There is no right way to store FHIR®

Nick Hatt
fhirbase dojo
Published in
3 min readOct 16, 2018

--

If you’re wondering how to design a persistence layer behind HL7 FHIR®, you may get wildly different opinionated answers. This post outlines some things I consider first principles, things that will always be true that can help put your mind at ease so you can developer the next killer digital health product.

Principle #1 Don’t Panic

First, don’t panic. Some of the world’s largest FHIR® deployments are running MUMPS. Literally any choice you make about data storage can be made to both work and scale. If that was all you were worried about, go build something cool.

FHIR® - like any other standard, is a one-size-fits-most solution. Data storage is always a one-size-fits-you solution. The problem is you don’t know anything about your product when first starting. Projects like HAPI FHIR use an ORM, so you don’t ever have to worry about the database if you don’t want to. Real problems arise with scale. Most modern databases are blazingly fast, and can tolerate some poor design up to many millions of rows/documents/whatevers.

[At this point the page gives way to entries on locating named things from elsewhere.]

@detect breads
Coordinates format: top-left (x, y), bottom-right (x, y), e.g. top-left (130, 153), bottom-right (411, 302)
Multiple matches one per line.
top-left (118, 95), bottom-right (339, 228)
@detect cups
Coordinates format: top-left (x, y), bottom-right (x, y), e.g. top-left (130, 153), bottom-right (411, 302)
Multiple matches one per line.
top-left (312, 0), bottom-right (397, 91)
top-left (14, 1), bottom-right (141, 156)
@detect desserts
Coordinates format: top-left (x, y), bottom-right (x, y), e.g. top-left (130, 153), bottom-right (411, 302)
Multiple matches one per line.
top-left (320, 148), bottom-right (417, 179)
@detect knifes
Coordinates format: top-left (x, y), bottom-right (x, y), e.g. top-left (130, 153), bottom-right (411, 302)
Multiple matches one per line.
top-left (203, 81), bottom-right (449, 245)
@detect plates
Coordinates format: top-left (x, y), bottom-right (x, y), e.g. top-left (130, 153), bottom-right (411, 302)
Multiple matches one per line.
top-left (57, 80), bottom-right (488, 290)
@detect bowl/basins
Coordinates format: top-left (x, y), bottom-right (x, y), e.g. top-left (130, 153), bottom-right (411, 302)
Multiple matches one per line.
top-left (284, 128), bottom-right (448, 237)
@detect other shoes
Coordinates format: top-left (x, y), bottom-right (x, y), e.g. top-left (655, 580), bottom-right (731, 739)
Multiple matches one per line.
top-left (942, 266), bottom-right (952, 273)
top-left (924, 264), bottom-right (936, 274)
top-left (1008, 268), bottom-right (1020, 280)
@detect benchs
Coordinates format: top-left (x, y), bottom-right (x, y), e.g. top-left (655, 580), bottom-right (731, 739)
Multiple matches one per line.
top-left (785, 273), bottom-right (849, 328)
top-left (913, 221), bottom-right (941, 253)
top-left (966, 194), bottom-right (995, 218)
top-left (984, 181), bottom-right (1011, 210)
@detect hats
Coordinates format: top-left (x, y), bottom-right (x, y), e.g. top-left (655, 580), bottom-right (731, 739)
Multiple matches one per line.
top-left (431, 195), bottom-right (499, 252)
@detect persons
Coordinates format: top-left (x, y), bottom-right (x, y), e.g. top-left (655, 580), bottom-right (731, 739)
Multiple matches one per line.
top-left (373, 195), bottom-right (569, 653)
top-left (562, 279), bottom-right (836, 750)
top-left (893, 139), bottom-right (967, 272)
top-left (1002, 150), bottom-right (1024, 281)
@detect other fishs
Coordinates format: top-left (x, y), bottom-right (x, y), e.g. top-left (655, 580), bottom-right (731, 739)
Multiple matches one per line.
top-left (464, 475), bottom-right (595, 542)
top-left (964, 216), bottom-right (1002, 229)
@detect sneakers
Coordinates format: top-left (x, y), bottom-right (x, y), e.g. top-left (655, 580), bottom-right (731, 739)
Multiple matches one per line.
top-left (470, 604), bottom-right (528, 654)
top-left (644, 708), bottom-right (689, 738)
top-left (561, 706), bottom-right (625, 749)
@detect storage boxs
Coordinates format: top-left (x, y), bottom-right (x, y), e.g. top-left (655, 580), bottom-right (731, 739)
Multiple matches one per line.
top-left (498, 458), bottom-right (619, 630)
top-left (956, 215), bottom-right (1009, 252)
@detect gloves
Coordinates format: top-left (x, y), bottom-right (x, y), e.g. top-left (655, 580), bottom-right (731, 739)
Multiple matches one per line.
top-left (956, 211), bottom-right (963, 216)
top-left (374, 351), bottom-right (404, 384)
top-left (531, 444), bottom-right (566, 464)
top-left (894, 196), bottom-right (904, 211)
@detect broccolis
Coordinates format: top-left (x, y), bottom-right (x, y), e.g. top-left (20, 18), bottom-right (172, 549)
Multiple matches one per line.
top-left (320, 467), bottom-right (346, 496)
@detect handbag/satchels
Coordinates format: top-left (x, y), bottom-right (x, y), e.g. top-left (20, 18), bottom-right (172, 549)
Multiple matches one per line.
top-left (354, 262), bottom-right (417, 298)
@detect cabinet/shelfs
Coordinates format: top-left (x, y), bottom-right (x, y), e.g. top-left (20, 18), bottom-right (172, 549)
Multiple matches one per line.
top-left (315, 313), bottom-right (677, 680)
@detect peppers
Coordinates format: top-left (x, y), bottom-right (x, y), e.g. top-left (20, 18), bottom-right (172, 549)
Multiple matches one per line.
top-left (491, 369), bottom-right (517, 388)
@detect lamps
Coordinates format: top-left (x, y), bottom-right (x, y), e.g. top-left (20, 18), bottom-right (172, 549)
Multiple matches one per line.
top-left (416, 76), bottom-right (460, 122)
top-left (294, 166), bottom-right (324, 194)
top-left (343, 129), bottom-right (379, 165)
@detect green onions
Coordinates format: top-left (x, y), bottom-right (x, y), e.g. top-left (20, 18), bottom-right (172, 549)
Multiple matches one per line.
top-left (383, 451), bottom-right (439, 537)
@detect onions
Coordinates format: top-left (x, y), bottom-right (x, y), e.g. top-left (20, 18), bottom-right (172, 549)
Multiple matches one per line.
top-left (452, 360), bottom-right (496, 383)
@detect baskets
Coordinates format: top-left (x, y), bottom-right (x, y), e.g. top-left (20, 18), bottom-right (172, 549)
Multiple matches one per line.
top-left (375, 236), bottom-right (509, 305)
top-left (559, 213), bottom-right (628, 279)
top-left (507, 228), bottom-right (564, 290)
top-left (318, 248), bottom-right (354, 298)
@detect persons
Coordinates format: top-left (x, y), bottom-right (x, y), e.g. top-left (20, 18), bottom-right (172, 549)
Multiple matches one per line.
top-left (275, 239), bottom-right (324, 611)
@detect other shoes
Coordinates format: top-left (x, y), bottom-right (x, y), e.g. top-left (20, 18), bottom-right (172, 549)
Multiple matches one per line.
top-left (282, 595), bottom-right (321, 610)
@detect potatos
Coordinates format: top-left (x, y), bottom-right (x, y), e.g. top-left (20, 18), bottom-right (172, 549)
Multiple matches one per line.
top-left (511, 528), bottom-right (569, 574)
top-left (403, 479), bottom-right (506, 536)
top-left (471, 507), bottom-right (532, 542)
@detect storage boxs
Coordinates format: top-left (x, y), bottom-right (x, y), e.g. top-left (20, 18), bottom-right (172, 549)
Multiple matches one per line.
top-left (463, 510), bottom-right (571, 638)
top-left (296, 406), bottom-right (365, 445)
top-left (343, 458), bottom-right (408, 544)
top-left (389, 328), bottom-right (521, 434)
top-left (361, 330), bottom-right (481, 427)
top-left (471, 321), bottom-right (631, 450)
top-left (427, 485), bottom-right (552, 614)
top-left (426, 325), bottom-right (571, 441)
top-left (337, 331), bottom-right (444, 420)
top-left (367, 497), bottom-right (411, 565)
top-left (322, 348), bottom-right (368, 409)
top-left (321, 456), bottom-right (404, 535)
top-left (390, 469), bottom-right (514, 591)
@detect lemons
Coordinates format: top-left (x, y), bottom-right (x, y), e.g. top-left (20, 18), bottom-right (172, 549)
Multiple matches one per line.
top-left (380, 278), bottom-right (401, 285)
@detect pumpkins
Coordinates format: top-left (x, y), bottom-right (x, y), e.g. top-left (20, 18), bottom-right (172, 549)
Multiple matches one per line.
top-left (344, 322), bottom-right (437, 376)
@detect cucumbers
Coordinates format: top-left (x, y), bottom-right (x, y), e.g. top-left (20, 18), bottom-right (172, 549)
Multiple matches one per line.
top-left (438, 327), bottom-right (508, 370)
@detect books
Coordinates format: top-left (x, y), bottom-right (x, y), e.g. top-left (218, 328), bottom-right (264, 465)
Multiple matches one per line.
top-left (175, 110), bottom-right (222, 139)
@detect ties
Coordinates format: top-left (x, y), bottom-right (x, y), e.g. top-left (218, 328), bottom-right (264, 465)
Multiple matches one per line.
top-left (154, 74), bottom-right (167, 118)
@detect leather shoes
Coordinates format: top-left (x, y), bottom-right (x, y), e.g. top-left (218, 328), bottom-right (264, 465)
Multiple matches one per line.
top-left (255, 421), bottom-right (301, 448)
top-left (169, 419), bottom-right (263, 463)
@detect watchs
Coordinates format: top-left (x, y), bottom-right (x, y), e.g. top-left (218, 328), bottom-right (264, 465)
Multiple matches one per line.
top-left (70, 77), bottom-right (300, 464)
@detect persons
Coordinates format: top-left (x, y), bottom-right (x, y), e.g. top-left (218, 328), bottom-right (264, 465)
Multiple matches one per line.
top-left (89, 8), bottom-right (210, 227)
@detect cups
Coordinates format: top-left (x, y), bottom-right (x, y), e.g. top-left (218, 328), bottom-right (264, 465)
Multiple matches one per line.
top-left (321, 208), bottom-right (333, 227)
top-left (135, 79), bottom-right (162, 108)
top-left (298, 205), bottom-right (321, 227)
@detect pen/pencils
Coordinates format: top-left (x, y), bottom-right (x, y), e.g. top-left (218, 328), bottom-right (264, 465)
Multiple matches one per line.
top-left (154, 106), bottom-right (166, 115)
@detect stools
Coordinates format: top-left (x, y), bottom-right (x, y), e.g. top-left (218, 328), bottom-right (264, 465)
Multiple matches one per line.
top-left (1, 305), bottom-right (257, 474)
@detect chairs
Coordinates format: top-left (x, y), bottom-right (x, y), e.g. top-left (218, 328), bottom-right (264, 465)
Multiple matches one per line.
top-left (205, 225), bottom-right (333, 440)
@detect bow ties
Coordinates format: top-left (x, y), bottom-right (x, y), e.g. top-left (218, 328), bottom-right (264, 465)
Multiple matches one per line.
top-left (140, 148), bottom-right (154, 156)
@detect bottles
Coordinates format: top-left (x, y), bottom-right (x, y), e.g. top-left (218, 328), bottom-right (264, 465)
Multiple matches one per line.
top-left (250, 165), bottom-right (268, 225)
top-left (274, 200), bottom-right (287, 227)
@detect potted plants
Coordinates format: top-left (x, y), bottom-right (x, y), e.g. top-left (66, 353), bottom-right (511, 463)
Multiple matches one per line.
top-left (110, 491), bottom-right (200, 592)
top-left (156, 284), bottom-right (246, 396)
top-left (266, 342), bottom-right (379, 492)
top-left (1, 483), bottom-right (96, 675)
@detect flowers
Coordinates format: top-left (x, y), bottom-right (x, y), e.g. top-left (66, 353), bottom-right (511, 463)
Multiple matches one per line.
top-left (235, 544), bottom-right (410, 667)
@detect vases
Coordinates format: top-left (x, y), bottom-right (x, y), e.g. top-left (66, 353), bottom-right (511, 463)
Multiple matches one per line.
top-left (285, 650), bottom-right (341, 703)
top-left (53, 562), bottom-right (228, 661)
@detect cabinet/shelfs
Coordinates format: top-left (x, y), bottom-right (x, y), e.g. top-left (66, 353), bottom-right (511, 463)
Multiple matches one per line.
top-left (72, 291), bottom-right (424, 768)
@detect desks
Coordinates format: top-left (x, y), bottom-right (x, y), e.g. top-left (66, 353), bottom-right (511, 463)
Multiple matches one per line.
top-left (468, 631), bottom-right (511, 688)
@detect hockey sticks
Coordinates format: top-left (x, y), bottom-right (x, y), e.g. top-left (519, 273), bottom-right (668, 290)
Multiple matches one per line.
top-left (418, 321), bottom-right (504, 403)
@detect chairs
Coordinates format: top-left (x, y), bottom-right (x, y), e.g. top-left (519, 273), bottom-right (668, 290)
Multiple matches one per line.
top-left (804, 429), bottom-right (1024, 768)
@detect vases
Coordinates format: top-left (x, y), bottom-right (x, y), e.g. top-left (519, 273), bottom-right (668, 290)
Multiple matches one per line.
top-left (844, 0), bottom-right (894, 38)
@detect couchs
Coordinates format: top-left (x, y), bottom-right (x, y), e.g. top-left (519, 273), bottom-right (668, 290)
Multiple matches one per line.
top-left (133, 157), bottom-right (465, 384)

Principle #2 Make the data close to the database primitives

FHIR® has design features that do not scale well under certain conditions. A perfect example of this is Extensions. Extensions mean that FHIR® may be extended nearly infinitely beyond the base spec. From a data model perspective — they follow an Entity-Attribute-Value (EAV) patten. This is a considered an anti-pattern for relational databases, and it’s easy to see why with a quick FHIR® example.

Patient does not include fields like race, ethnicity, or nationality for reasons explained in the Patient resource documentation. How would you go about designing a table to hold extensions? Do you have one table for all extensions across all resources? Do you make an extensions table for each resource? Do you store extensions in the Patient table, as something like a jsonb datatype is Postgres? Do you just pluck out the extensions you care about and turn them into columns? Aidbox/Health Samurai have a great idea that makes sense for both Postgres and general that they call first-class extensions. Essentially they add a “race” property to Patient.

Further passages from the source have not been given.